Sunday, August 06, 2006

Catatan (6): Belajar dari Iwan Abdulrachman


Pecinta Alam Sejati

JUMAT (4/8/06) sehabis kerja, aku menyempatkan membawa Kakang, anakku, jalan-jalan ke Bintaro Plaza. Maklum, sehabis ditinggal bundanya yang masih “nyangkut” di Surabaya, ia sepertinya kehilangan “induk” yang biasa mendampinginya. Sudah sangat biasa aku meninggalkannya karena tuntutan tugas, tetapi tidak oleh bundanya. Aku tahu dia terpukul, tetapi tidak pernah terungkap dalam kata-katanya.

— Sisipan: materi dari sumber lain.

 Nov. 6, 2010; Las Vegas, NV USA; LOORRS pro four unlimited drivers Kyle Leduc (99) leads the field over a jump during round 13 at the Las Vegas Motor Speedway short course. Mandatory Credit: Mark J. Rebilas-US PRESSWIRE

“Boleh Kakang minta dibelikan Pokemon untuk Games Boy, Ayah?”
“Insya Allah!”
Tidak sulit mencari apa yang diinginkannya. Barang itu memang sudah lama diincarnya dan selama ini selalu pinjam temannya. Tetapi Kakang tahu diri, setiap ada permintaan, dia bisa memaklumi soal “waktu”. Dia mengerti, baru kalau ayahnya punya uang dan waktu, keinginannya itu diungkapkan kembali. Ia juga membeli Bread Talk dan Hoka-hoka Bento kesukaannya.

Tetapi yang ingin kuceritakan di sini adalah sebuah kebetulan. Sebelum pulang, kami menyempatkan diri ke Disc Tara di lantai 2. Tak dinyana, aku menemukan satu cakram baru dari Iwan Abdulrachman. Kucari-cari kaset lamanya, tetap tidak kutemukan sampai kini. Berharap kaset baru, pasti lebih mustahil karena Iwan pernah “bersumpah” tidak mau rekaman lagi karena kecewa atas ulah “pembajak” (pirates), yang membuatnya ia tidak pernah kebagian royalti. Aku sampai menitip-nitip kepada adik ipar (Yanti), siapa tahu dia menemukan kasetnya, tetapi tetap nihil.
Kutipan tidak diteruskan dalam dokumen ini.